I read six reports on this story in many different media outlets — including the Tribune — and nowhere could I find that my fellow American made any threatening comments or acted in a threatening manner. He was, according to his own statement and witnesses, recording himself on his phone. He also told his wife and his sister he was conducting a “social experiment” to see if his Second Amendment rights and adherence to Missouri’s “open carry” laws would be honored. They were clearly not.

I’m confused. Either Mr. Andreychenko has the right to bear arms and carry them openly in Missouri, or he does not. Could it be his timing that got him arrested? He conducted his “social experiment” days after the mass shootings in El Paso and Dayton. This brings up an interesting question: Does one’s constitutional rights temporarily vanish depending on current events? If exercising our constitutional and state’s rights frightens our fellow U.S. citizens — and Walmart shoppers — are we not allowed to exercise them? If so, for how long does that ban last? Who decides how long we have to wait until we can once again exercise our rights?

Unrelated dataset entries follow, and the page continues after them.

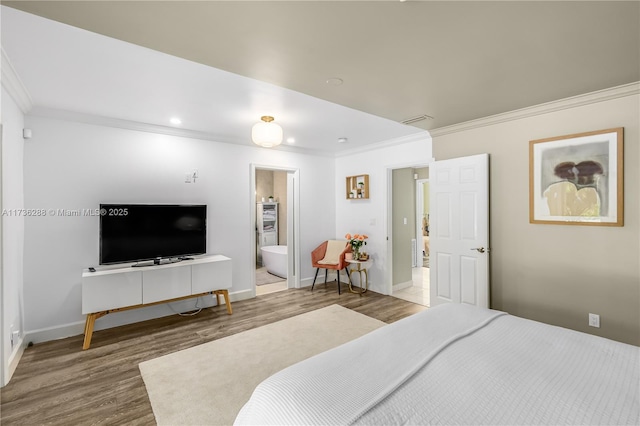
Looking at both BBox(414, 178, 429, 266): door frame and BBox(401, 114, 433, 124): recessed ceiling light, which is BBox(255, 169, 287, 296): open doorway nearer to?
BBox(414, 178, 429, 266): door frame

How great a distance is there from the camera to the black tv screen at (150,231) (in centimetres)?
342

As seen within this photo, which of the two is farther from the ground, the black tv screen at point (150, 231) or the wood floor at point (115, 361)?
the black tv screen at point (150, 231)

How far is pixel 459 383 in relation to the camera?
1282 millimetres

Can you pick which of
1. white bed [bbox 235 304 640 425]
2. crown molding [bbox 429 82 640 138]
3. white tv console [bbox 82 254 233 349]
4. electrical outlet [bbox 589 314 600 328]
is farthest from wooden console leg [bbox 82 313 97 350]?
electrical outlet [bbox 589 314 600 328]

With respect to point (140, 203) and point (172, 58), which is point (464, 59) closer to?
point (172, 58)

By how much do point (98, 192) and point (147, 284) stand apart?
1251 mm

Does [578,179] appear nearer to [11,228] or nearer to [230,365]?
[230,365]

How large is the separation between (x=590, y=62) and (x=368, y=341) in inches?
93.8

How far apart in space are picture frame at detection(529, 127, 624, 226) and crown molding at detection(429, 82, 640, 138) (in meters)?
0.28

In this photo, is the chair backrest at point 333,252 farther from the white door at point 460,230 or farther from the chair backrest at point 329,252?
the white door at point 460,230

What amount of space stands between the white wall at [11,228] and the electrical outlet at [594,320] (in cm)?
488

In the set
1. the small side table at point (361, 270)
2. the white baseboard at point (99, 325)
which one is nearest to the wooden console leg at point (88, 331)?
the white baseboard at point (99, 325)

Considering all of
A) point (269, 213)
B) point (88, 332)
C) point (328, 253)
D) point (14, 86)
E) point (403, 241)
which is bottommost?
point (88, 332)

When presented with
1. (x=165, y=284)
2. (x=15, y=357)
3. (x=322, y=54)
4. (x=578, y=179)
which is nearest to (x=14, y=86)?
(x=165, y=284)
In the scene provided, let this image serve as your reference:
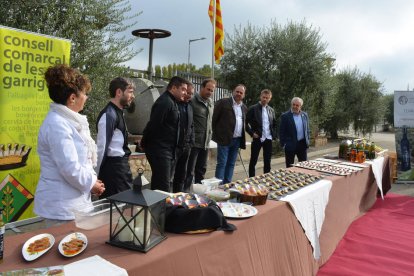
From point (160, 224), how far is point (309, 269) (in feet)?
5.19

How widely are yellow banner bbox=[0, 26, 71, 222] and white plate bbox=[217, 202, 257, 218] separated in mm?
2244

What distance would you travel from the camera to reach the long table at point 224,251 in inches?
52.6

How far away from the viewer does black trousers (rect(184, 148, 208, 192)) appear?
4.49 meters

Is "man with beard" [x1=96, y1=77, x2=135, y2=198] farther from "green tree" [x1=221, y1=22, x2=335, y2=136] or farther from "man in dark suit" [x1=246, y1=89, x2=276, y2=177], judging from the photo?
"green tree" [x1=221, y1=22, x2=335, y2=136]

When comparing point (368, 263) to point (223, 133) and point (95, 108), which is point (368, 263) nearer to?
point (223, 133)

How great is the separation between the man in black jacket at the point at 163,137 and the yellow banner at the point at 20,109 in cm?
111

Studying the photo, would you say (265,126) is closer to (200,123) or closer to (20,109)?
(200,123)

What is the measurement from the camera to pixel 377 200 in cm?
510

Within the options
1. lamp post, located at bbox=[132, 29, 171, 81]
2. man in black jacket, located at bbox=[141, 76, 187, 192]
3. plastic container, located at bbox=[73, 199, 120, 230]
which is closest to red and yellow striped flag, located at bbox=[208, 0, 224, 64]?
lamp post, located at bbox=[132, 29, 171, 81]

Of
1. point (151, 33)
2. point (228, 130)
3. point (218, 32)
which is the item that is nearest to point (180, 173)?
point (228, 130)

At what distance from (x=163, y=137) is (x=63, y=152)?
5.52ft

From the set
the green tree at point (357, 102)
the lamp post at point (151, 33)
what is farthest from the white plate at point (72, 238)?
the green tree at point (357, 102)

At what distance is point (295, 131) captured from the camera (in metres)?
5.47

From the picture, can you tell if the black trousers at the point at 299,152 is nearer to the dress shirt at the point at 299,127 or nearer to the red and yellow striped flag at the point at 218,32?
the dress shirt at the point at 299,127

Can someone smarter than I please clarify this? What am I missing? Maybe Republican Leader Mitch McConnell — who has continuously held up a Senate vote on the background checks passed by Congress in February — can help me out here. He and President Trump now seem to be in agreement that background checks are “front and center” on their agenda. Trump went so far as to say McConnell was “totally on board” with these stronger background checks and also added that the NRA’s views would be “fully represented and respected.” I feel safer already.

I anxiously await the explanations. In the meantime, I also look forward to reading about the NRA’s protests to free proud American gun owner and Second Amendment warrior Dmitriy Anderychenko.